### TUS INSTRUCCIONES
Devuelve, copiado letra por letra, el fragmento del texto sobre la prosperidad bíblica que comienza con "La prosperidad bíblica" y continúa hasta "(1 Timoteo 6:9–10)", incluidas ambas partes.

### FRAGMENTO SELECCIONADO
<<<<

Alejandro Peláez
En el lenguaje bíblico, el término “prosperar” significa ante todo el caminar en la perfecta voluntad de Dios, aun en medio de la escasez, como afirmo Pablo al proclamar en Filipenses 4:12 “Sé vivir humildemente, y sé tener abundancia; en todo y por todo estoy enseñado, así para tener hartura como para tener hambre, así para tener abundancia como para padecer necesidad.”
Vemos en el Antiguo Testamento como José prosperó en Egipto mientras era esclavo (Génesis 39:2). Jeremías prosperó… predicando un mensaje impopular y llorando por su pueblo. Pablo vivió completamente entregado a Cristo… pasando hambre, frío, cárcel y naufragios (2 Corintios 11).
La prosperidad bíblica no es un estado financiero, sino un estado espiritual, es tener a Cristo como centro de nuestra voluntad. Sin embargo, Dios bendecir económicamente, pero no a todos, porque Él nos prospera según nos conviene, porque a veces pedimos mal, como enseña Santiago 4:3 “Pedís, y no recibís, porque pedís mal, para gastar en vuestros deleites.
El Señor sí provee. y abre puertas según su soberanía. El siempre responde a la necesidad del justo, pero no garantiza riqueza material a todos sus hijos, más bien las Escrituras nos advierten explícitamente sobre el peligro de querer enriquecernos más allá de lo necesario al afirmar que “Los que quieren enriquecerse caen en tentación y lazo… porque raíz de todos los males es el amor al dinero.” (1 Timoteo 6:9–10)
Si la riqueza fuera evidencia de fe, entonces los apóstoles y cristianos primitivos en los primeros 300 años del cristianismo —pobres, perseguidos y sin posesiones— habrían sido los más incrédulos de la historia. Recordemos que el mismo Cristo “no tenía donde recostar la cabeza”, lo que sería el ejemplo de alguien “maldecido”. Además, en la vida de Jesús vemos un desprendimiento total a los bienes materiales pues nació en un pesebre prestado, entró en Jerusalén en un pollino prestado, cenó en una casa prestada y para colmo. fue enterrado en una tumba prestada,
¿Puede haber algo más contrario al evangelio de la prosperidad que estos ejemplos?

>>>>

### LISTADO DE DATOS

<<<<

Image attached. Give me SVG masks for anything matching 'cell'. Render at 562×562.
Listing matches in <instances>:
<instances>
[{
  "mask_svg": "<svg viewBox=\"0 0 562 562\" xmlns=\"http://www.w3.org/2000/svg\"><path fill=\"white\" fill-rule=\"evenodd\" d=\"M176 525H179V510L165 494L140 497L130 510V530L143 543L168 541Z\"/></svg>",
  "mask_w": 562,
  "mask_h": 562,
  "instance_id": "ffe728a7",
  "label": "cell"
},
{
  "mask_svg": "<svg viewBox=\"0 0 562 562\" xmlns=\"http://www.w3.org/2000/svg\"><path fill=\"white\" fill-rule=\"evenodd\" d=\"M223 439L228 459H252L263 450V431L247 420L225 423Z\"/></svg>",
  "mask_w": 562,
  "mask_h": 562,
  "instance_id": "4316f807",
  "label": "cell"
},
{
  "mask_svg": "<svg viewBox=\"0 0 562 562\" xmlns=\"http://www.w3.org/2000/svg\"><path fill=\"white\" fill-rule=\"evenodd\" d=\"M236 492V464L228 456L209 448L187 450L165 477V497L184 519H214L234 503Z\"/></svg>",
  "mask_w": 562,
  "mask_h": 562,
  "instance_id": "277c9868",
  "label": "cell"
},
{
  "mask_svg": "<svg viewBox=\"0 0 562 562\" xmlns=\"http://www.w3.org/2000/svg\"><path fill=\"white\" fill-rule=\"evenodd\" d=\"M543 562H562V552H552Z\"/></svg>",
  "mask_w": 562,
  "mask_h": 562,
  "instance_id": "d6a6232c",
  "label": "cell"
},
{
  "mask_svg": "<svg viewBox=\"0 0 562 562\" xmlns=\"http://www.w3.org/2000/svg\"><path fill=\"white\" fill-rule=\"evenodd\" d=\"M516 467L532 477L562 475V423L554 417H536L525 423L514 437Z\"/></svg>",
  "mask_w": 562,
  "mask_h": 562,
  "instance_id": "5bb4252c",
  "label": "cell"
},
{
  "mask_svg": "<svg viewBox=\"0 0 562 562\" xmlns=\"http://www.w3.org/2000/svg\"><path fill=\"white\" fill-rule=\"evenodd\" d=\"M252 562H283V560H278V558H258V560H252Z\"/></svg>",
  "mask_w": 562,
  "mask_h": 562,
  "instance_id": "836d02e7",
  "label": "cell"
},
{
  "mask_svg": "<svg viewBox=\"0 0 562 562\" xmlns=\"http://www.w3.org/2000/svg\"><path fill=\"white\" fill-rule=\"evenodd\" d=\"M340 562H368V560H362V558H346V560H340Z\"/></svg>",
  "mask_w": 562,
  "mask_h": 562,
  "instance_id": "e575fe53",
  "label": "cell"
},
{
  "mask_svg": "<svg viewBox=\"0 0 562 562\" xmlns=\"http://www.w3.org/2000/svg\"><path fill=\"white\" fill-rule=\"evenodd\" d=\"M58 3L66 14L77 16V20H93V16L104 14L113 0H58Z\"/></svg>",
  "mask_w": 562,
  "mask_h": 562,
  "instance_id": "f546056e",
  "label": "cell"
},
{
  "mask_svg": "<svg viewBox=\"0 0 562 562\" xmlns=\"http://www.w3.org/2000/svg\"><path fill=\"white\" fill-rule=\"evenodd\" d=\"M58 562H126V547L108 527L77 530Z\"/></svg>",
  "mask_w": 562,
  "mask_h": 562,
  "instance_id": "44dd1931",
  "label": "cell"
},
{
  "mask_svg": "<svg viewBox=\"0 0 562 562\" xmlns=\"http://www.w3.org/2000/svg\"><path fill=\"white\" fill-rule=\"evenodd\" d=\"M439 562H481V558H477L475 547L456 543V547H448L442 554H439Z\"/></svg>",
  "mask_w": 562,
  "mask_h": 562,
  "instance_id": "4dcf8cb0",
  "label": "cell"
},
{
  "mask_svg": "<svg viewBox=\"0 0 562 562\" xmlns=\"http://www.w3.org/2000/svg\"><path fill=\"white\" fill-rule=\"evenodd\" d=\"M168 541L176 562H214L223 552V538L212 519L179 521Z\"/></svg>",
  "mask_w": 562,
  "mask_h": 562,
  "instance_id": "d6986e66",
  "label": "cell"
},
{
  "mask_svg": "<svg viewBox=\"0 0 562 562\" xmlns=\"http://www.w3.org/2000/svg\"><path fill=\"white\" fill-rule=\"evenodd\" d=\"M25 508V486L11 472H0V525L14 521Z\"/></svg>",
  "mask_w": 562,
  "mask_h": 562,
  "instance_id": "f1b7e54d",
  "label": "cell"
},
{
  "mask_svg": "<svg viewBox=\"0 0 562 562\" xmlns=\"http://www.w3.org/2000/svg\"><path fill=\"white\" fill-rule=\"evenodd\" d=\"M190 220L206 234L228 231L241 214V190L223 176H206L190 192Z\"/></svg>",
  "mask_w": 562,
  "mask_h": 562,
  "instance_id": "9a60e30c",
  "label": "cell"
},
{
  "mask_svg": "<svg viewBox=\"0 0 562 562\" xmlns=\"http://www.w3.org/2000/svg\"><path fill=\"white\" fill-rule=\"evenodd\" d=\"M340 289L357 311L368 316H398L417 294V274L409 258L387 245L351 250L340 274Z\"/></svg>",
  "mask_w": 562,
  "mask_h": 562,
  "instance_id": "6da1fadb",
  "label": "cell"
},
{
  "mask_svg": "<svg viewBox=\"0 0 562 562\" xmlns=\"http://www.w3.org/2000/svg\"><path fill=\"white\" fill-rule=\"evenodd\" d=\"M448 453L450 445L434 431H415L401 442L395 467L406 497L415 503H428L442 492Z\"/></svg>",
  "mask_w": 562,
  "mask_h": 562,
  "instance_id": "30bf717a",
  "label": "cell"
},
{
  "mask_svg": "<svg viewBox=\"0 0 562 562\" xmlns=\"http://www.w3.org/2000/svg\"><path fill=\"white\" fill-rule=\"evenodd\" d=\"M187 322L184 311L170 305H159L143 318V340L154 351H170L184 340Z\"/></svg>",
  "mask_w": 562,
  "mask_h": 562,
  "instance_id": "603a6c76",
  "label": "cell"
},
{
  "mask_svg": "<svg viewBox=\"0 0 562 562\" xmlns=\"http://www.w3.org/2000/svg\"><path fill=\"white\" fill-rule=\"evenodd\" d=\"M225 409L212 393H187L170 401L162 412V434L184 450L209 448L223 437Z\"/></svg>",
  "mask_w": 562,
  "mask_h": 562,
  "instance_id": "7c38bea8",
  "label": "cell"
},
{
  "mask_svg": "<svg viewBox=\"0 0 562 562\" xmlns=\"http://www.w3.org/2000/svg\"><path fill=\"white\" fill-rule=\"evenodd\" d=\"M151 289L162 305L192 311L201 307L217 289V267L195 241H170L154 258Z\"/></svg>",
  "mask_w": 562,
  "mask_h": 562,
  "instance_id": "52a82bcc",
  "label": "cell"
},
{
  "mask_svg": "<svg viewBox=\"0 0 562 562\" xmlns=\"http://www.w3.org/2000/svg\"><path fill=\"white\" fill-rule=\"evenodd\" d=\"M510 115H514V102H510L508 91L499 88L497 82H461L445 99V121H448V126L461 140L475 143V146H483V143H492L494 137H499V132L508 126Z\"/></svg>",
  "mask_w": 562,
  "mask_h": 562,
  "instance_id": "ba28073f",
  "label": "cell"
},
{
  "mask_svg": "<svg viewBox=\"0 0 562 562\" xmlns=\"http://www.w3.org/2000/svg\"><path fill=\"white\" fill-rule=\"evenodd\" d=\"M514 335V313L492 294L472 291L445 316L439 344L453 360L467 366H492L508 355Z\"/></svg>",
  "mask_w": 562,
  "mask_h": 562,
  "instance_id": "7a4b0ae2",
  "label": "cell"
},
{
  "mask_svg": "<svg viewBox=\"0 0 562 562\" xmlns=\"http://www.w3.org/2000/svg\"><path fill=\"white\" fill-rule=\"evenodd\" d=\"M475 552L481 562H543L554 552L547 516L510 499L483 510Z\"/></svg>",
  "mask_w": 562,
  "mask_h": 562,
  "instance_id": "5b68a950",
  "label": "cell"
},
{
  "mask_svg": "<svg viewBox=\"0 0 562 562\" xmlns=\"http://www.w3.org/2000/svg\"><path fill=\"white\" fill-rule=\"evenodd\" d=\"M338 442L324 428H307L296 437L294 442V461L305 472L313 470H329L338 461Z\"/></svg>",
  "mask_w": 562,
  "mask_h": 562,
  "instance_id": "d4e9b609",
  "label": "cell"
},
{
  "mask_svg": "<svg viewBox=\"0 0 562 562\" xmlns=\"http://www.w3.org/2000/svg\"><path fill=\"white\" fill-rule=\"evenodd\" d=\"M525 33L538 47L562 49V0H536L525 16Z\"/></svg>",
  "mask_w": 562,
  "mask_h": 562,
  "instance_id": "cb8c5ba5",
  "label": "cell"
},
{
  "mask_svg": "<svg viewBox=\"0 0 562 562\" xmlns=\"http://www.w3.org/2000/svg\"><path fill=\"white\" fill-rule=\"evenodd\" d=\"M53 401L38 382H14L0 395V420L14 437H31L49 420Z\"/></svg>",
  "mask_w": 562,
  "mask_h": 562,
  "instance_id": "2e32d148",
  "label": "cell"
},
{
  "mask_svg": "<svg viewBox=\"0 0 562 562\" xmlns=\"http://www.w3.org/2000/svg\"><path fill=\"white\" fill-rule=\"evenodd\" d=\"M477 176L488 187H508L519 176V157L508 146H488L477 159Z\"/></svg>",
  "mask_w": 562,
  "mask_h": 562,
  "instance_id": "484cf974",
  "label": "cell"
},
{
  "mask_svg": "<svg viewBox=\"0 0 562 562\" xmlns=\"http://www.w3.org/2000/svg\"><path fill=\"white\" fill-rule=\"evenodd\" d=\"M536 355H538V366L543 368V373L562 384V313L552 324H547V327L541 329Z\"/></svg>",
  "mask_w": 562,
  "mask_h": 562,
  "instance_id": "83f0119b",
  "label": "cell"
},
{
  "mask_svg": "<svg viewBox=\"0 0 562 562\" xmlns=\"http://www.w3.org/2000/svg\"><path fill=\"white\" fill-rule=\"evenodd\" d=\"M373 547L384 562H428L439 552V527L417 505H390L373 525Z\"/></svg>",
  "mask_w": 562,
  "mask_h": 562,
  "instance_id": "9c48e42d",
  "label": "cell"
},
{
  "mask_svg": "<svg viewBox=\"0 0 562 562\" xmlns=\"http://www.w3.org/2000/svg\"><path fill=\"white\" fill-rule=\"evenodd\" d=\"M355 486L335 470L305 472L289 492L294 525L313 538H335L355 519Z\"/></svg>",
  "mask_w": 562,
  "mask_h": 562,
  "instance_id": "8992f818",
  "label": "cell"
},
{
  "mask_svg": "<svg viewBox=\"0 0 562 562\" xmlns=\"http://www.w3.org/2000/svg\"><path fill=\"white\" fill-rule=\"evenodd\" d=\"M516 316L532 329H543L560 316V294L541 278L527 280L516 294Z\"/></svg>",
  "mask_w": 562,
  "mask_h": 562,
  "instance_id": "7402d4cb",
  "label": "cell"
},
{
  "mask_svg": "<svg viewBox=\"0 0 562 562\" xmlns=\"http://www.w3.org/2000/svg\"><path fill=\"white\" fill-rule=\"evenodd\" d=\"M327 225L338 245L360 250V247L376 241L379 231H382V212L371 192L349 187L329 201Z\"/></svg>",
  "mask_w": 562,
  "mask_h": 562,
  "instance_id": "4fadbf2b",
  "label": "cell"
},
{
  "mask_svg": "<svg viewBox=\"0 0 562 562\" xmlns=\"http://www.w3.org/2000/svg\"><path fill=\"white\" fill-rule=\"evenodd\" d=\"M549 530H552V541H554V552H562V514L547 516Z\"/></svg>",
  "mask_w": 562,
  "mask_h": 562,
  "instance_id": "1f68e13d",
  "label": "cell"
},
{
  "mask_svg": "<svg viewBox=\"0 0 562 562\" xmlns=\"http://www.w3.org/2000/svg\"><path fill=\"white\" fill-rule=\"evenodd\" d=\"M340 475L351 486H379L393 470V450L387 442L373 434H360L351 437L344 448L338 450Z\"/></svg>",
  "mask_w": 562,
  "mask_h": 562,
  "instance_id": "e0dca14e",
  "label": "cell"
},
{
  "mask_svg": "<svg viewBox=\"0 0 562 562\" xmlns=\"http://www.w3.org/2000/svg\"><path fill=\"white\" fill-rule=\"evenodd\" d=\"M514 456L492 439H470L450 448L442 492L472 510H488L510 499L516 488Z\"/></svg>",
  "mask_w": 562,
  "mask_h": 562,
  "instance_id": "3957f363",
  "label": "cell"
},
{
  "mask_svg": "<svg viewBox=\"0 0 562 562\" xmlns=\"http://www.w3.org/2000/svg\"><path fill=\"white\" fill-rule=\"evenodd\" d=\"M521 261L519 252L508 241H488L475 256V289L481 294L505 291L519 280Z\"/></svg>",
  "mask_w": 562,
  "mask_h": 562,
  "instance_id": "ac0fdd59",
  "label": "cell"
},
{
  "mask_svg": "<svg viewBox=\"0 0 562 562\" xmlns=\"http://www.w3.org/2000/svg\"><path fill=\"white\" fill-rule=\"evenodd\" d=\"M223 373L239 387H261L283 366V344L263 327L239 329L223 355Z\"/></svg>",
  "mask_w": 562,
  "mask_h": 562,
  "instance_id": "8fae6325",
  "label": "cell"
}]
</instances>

>>>>

### RESPUESTA
La prosperidad bíblica no es un estado financiero, sino un estado espiritual, es tener a Cristo como centro de nuestra voluntad. Sin embargo, Dios bendecir económicamente, pero no a todos, porque Él nos prospera según nos conviene, porque a veces pedimos mal, como enseña Santiago 4:3 “Pedís, y no recibís, porque pedís mal, para gastar en vuestros deleites.
El Señor sí provee. y abre puertas según su soberanía. El siempre responde a la necesidad del justo, pero no garantiza riqueza material a todos sus hijos, más bien las Escrituras nos advierten explícitamente sobre el peligro de querer enriquecernos más allá de lo necesario al afirmar que “Los que quieren enriquecerse caen en tentación y lazo… porque raíz de todos los males es el amor al dinero.” (1 Timoteo 6:9–10)